6 - Sur le fond, on ne peut que confirmer l'appréciation de l'autorité inférieure s'agissant de la notification de l'ordonnance pénale du 22 août 2012 qui est valablement intervenue. Les explications contenues dans le mémoire du recourant ne permettent pas de remettre en cause cette appréciation. En effet, le recourant ne saurait se réfugier derrière le fait qu'il était en vacances durant cette période pour contester la réception du pli recommandé.
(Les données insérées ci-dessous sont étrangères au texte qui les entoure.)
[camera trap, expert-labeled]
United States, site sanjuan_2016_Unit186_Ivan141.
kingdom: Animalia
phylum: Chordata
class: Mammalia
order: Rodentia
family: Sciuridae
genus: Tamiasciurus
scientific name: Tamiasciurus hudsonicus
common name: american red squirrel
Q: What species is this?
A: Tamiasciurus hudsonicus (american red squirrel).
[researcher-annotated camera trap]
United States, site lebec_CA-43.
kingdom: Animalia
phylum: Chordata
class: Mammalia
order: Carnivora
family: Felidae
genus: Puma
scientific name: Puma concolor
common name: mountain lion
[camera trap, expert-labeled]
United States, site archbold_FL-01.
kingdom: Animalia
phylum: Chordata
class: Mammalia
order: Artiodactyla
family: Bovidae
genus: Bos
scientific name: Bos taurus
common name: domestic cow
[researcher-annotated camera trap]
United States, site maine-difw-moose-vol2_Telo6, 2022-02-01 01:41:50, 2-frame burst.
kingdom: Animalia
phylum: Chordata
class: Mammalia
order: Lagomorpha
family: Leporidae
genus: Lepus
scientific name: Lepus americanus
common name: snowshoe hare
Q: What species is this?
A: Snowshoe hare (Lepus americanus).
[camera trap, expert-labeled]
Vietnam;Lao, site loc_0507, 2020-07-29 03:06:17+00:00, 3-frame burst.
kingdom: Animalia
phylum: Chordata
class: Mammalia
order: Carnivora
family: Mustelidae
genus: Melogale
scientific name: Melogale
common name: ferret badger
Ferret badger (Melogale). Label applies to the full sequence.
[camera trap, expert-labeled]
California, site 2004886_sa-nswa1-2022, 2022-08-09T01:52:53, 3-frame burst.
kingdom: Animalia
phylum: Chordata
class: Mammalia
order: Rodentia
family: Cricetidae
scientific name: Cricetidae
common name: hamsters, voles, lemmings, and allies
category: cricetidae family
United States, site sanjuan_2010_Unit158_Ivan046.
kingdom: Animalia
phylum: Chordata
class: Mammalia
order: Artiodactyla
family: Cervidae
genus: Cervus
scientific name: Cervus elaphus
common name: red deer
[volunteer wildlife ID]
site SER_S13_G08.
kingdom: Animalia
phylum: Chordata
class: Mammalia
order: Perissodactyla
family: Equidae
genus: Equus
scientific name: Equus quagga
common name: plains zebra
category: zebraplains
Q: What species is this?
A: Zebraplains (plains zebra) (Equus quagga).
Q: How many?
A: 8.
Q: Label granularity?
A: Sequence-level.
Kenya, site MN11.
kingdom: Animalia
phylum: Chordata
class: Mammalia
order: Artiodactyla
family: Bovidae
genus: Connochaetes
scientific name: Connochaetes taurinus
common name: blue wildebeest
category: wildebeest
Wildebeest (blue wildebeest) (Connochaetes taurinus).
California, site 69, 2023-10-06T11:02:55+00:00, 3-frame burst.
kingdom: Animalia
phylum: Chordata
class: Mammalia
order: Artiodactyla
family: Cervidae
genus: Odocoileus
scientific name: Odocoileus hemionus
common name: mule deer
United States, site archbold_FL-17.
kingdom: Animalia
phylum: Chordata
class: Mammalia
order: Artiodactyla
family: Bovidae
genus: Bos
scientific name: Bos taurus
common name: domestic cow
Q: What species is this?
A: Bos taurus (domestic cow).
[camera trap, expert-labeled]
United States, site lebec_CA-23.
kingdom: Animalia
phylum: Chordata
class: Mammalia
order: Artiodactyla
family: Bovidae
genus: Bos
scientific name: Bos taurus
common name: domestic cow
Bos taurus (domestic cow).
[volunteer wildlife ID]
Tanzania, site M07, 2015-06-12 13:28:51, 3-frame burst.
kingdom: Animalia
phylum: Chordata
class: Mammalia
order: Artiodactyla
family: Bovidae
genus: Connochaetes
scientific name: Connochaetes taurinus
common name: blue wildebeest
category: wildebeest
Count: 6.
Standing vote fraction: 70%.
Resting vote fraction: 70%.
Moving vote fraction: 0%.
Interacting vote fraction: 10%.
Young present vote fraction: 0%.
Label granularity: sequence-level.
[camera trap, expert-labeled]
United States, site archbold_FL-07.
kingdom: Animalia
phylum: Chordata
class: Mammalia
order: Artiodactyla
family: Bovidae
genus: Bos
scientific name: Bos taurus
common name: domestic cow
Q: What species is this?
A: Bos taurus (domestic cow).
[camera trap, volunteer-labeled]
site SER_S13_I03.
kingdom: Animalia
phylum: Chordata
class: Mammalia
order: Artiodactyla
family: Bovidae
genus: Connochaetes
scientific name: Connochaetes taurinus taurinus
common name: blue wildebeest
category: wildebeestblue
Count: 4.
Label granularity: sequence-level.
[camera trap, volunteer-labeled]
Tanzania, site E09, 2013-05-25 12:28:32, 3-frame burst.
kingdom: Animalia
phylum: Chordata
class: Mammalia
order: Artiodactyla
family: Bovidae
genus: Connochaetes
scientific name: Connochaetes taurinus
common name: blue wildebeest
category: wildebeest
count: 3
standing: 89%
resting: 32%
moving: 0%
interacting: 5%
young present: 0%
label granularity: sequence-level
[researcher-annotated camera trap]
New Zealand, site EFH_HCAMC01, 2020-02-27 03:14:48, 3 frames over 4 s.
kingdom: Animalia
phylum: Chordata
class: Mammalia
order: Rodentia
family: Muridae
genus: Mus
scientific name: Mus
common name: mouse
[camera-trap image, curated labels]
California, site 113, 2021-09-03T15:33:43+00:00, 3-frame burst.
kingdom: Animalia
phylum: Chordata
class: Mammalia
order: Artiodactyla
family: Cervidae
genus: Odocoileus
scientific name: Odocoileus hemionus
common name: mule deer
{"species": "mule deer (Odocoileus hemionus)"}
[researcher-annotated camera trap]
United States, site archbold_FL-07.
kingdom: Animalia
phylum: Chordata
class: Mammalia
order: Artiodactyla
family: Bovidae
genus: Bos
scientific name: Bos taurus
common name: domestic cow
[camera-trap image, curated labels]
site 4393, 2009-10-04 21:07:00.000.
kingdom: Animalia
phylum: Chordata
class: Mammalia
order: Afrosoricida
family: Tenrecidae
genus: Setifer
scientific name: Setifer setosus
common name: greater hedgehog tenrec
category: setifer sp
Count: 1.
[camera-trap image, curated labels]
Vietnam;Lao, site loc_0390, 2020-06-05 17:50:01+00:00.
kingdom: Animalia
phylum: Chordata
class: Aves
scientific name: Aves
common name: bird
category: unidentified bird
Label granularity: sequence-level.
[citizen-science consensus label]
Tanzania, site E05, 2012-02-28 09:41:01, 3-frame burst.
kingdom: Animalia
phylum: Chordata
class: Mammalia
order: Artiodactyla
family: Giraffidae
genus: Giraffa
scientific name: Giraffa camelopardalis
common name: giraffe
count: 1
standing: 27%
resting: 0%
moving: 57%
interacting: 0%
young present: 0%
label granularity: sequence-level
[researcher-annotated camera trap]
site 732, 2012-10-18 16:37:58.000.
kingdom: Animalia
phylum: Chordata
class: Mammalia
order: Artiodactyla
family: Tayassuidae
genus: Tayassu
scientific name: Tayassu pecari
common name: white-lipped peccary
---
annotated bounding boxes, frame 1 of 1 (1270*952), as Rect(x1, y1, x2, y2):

Il aurait dû faire le nécessaire pour pouvoir réceptionner ce courrier dans les délais, ce qu'il n'a manifestement pas fait vu que le pli est parvenu en retour le 31 août 2012 à la Commission de police avec la mention "non réclamé". Le délai pour former opposition a commencé à courir le lendemain du dernier jour du délai de garde, soit le 31 août 2012, pour venir à échéance le 9 septembre 2012, de telle sorte que l'opposition formée le 12 novembre 2012, soit deux mois plus tard, est manifestement tardive. Finalement, le recourant ne pouvait interpréter le courrier de rappel de la Commission de police daté du 31 août 2012 en ce sens qu'un nouveau délai de 10 jours supplémentaires lui était imparti pour former opposition à l'ordonnance pénale, puisque ce délai était spécifié comme un délai de paiement et non d'opposition. Admettre le contraire reviendrait à dire qu'en contestant le rappel, le recourant pourrait faire revivre le délai d'opposition échu depuis deux mois, ce qui serait contraire à la loi. 3.Il résulte de ce qui précède que le recours doit être rejeté et la décision rendue le 26 novembre 2012 par la Commission de police de l'Association Sécurité Riviera confirmée. Les frais de la procédure de recours, constitués en l'espèce de l'émolument d'arrêt (art. 422 al. 1 CPP), par 540 fr. (art. 20 al. 1 TFJP [tarif des frais judiciaires pénaux; RSV 312.03.1]), seront mis à la charge du recourant, qui succombe (art. 428 al. 1 CPP).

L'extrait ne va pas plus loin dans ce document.